Steven Spielberg has directed some of the most popular mass appeal films ever made — Jaws, E.T., the Indiana Jones trilogy, and Jurassic Park — as well as some genuinely great and serious films like Schindler’s List, Saving Private Ryan, and Lincoln. Though he has never had the sort of cult following that other famous directors of less-profitable films have attracted, there’s no denying that his long resume makes him an important figure in film history. So, it’s not surprising that after a half-century of unrivaled success, he was interested in telling his own story. The result is the semi-autobiographical The Fabelmans.

But popularity and even importance don’t necessarily make for a compelling biographical tale. The arc of Spielberg’s life and career is pretty much the opposite of that of a stereotypical struggling artist who must go on a long and arduous journey toward recognition of his genius.

As an aspiring filmmaker, he dropped out of college and was tapped by Universal Studios to write and direct his own short film at the age of 22 and then was employed to direct television episodes. Three years later, he directed his first feature film, Duel. By the time he was 30, Jaws had made him the hottest director in Hollywood. By 40, he was already a film institution as well as fabulously rich and able to spend the following decades picking and choosing projects that were also invariably great successes.

Now 75, Spielberg stands atop the entertainment world as a figure of unique influence and clout, as well as a major donor to Democratic Party politicians who espouse the liberal views he favors.

But the story Spielberg wants to tell about himself is not about how he made movies that made a lot of money. Instead, he gives us what German intellectuals called a “bildungsroman,” a tale of his psychological and moral growth from childhood to young adulthood as he went from making home movies with an 8 mm camera to the man who would set Hollywood on fire in his 20s.

But even here, Spielberg has no tales of hardship or struggle to spin. The product of an upwardly mobile middle-class Jewish family that both encouraged his passion for film and was able to subsidize a not-inexpensive hobby, his path to eventual stardom, if not paved with roses, certainly had few thorns or genuine obstacles. The Fabelmans is not exactly a story of a family taken out of a 1950s sitcom — the centerpiece of its narrative is the unraveling of his parents’ marriage — but neither is it the stuff of high drama.

* AIM OF THE EXERCISE *
Reproduce word for word the part of the review of The Fabelmans that opens with the words containing "Steven Spielberg has" and closes with "semi-autobiographical The Fabelmans.".

* DATASET EXCERPTS *
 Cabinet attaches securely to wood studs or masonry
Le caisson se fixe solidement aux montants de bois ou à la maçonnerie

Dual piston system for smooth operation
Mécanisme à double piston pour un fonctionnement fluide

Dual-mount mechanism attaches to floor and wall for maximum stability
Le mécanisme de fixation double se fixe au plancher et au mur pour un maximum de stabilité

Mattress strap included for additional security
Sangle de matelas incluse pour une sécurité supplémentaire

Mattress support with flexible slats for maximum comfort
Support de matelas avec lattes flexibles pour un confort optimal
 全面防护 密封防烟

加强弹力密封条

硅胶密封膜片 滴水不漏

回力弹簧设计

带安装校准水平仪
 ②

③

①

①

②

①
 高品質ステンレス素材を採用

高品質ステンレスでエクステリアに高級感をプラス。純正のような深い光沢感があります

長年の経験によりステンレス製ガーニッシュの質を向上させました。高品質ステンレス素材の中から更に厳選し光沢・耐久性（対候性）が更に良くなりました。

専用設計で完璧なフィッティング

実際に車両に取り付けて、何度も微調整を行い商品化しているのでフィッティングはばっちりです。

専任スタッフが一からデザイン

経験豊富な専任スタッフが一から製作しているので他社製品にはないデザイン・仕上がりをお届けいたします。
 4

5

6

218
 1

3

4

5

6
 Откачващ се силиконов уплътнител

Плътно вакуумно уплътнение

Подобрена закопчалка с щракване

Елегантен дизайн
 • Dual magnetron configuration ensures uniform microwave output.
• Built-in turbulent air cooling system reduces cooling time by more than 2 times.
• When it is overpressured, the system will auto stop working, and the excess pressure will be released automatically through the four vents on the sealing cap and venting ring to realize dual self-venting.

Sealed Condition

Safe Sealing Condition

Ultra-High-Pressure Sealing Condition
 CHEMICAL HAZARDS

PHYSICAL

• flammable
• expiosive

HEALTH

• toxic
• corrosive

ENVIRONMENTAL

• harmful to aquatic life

* RESPONSE TO THIS EXERCISE *
Steven Spielberg has directed some of the most popular mass appeal films ever made — Jaws, E.T., the Indiana Jones trilogy, and Jurassic Park — as well as some genuinely great and serious films like Schindler’s List, Saving Private Ryan, and Lincoln. Though he has never had the sort of cult following that other famous directors of less-profitable films have attracted, there’s no denying that his long resume makes him an important figure in film history. So, it’s not surprising that after a half-century of unrivaled success, he was interested in telling his own story. The result is the semi-autobiographical The Fabelmans.